──────── Task input
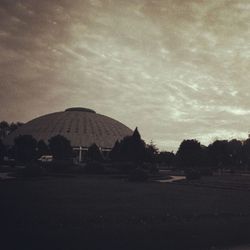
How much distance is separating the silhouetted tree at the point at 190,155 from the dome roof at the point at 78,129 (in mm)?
52897

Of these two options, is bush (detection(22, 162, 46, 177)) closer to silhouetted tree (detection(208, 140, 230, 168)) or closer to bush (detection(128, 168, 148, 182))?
bush (detection(128, 168, 148, 182))

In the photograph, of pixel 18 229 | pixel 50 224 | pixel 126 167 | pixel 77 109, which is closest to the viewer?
pixel 18 229

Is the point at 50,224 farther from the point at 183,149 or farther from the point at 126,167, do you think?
the point at 183,149

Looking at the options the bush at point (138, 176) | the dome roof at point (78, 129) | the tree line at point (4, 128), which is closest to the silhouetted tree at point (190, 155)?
the bush at point (138, 176)

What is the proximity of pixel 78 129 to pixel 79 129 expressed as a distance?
46 centimetres

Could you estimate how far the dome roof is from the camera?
146 meters

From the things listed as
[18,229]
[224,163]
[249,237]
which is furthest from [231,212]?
[224,163]

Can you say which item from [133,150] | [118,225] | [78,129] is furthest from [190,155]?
[118,225]

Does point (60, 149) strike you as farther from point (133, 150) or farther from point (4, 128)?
point (4, 128)

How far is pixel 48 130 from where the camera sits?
14775 cm

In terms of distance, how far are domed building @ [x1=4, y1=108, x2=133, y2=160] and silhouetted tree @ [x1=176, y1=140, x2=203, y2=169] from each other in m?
52.4

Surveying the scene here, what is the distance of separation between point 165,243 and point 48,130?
A: 464ft

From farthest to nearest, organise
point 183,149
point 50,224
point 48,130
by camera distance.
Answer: point 48,130, point 183,149, point 50,224

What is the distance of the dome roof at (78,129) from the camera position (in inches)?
5753
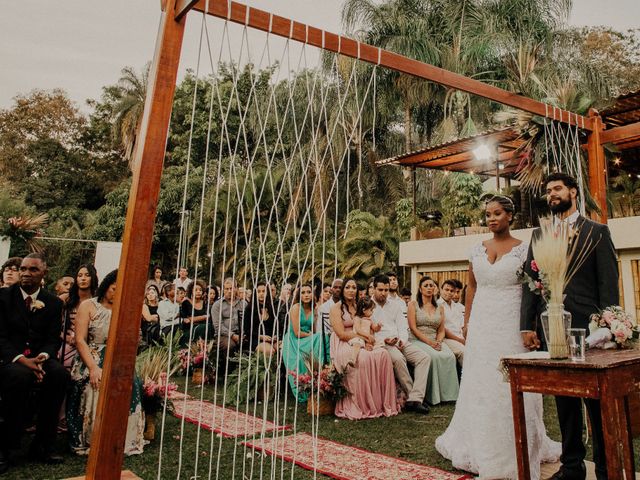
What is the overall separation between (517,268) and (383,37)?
17.5 m

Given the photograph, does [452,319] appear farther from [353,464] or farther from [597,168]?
[353,464]

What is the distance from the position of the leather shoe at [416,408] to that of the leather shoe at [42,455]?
136 inches

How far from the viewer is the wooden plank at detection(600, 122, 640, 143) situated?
3945 millimetres

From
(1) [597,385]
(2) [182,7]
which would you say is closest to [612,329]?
(1) [597,385]

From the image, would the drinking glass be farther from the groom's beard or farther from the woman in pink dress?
the woman in pink dress

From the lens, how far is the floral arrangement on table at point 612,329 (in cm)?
264

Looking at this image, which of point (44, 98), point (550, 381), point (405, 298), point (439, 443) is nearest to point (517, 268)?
point (550, 381)

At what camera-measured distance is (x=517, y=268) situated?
11.1 ft

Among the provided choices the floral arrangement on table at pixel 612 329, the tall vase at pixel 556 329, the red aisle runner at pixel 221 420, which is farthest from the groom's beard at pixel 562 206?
the red aisle runner at pixel 221 420

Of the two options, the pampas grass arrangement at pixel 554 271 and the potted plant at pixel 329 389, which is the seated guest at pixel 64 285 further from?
the pampas grass arrangement at pixel 554 271

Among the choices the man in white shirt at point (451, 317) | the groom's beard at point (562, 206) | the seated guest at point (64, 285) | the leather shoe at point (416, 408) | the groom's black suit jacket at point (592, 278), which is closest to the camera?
the groom's black suit jacket at point (592, 278)

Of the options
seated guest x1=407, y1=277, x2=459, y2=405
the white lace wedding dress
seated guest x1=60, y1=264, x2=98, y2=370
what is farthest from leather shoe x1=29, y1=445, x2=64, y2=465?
seated guest x1=407, y1=277, x2=459, y2=405

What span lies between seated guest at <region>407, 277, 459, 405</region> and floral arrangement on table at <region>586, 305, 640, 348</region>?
3.23m

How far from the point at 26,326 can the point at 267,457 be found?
2079 mm
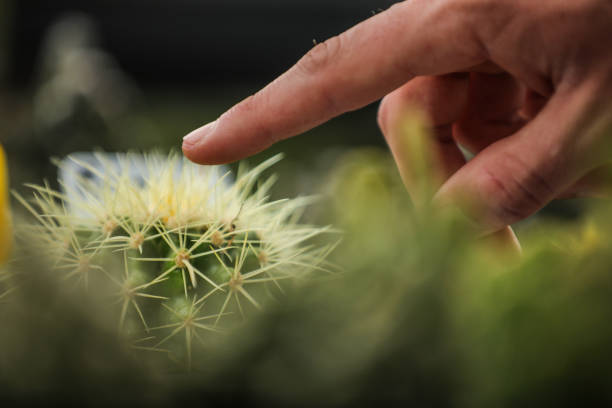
────────────────
**Task instructions**. How many lines in the material above contain the string "furthest"? Case counts, and the answer should be the number alone.

**The answer**. 2